The California Constitution states “every person may freely speak, write and publish his or her sentiments on all subjects, being responsible for the abuse of this right. A law may not restrain or abridge liberty of speech or press.”
Under Cal. Lab. Code § 1102 an employer is explicitly prohibited from attempting to “coerce or influence his employees” by threatening termination or “loss of employment” in an effort to encourage or discourage the employee from engaging in “any particular course or line of political action or political activity.”

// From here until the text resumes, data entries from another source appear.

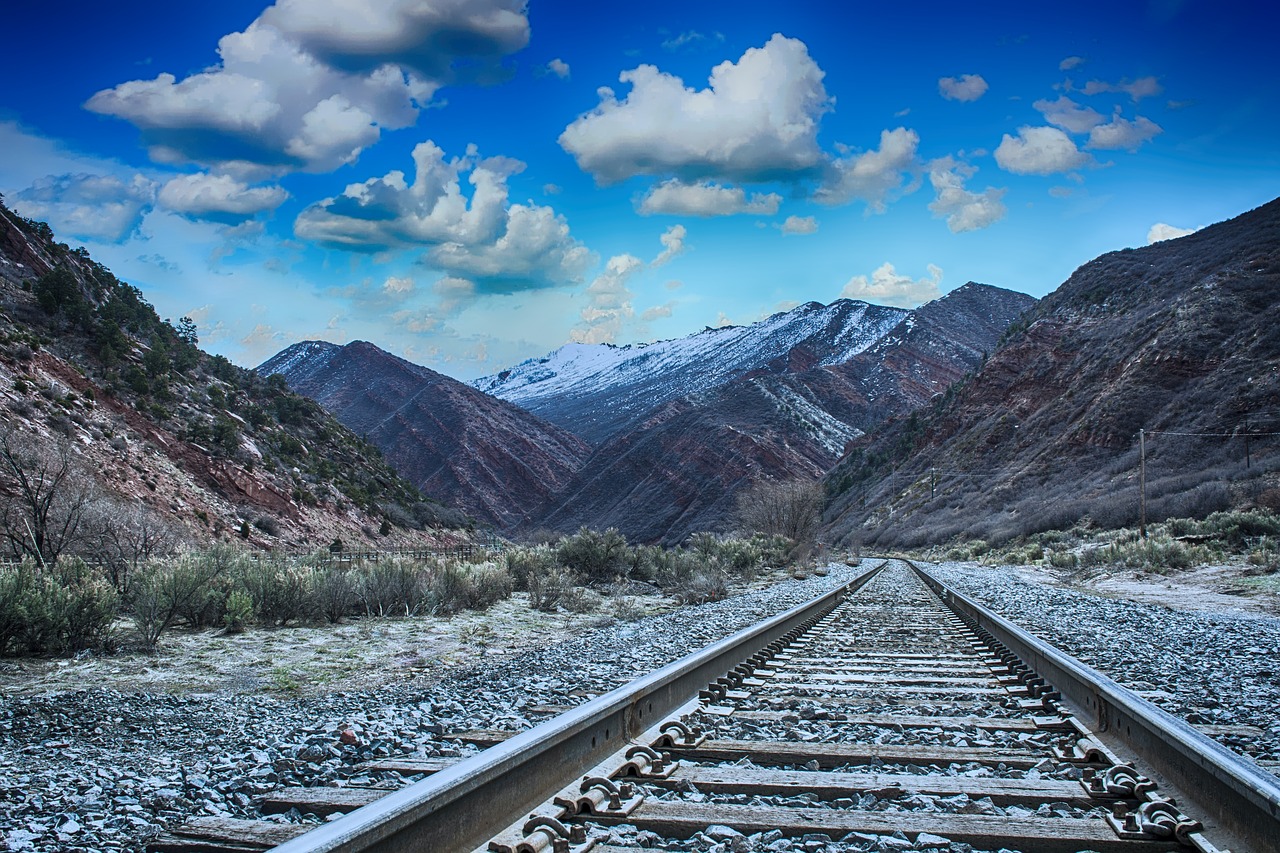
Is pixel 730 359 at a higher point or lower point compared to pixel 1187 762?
higher

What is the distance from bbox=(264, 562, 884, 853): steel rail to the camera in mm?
2506

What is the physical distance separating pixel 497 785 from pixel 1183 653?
7.24 metres

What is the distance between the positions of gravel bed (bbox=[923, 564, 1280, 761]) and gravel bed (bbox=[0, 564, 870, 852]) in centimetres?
360

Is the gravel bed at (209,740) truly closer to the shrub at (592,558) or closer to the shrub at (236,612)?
the shrub at (236,612)

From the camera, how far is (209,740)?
5.30 metres

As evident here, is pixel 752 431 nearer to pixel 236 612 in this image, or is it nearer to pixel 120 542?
pixel 120 542

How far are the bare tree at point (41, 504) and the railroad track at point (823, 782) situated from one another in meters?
9.33

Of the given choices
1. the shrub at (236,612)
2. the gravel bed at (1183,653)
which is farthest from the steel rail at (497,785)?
the shrub at (236,612)

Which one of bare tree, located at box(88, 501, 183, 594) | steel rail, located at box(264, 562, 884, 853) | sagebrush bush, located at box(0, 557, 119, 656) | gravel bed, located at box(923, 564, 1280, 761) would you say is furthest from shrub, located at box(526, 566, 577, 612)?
steel rail, located at box(264, 562, 884, 853)

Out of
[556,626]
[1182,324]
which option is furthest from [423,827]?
[1182,324]

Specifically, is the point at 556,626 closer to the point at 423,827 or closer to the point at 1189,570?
the point at 423,827

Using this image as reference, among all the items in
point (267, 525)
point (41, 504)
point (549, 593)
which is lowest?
point (549, 593)

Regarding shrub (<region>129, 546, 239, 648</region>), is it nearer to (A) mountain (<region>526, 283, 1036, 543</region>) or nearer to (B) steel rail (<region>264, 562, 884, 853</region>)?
(B) steel rail (<region>264, 562, 884, 853</region>)

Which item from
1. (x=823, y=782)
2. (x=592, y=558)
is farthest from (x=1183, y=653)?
(x=592, y=558)
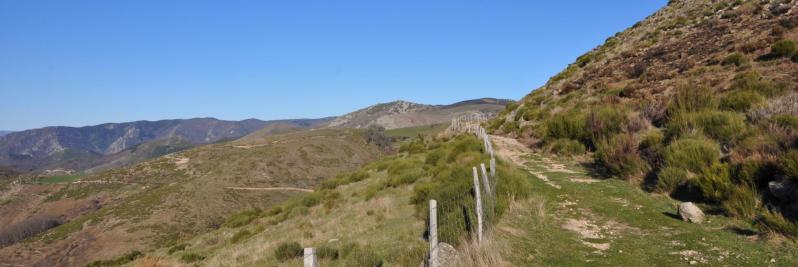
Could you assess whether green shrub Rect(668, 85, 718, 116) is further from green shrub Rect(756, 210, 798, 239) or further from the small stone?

More specifically, an employer shall not “discharge an employee or in any manner discrimination, retaliate, or take any adverse action against any employee or applicant . . . [for] conduct delineated in this chapter. . .,” Cal. Lab. Code § 98.6, which would include “lawful conduct occurring during nonworking hours away from the employer’s premises,” Cal. Lab. Code § 96(k). In essences this means that the Labor Code expressly prohibits an employer from terminating an employee who engages in protected political speech at a protest, provided it is during non-working hours and away from the place of work.
In the case of a protestor who was arrested at the protest, an employer also “shall not . . . utilize, as a factor in determining any condition of employment including . . . termination, . . . any record of arrest or detention that did not result in a conviction.” Cal. Lab. Code § 432.7. In other words, without a conviction, the employer is prevented from using the arrest as a reason for termination; however, the employer may ask about the arrest.
Notably, there are some exceptions to this rule as laid out further in the Labor Code. Some employers who are permitted to make employment decisions related to arrest records include, but are not limited to, “criminal justice agencies,” “health facility[ies],” or “public agenc[ies].” Cal. Lab. Code § 432.7.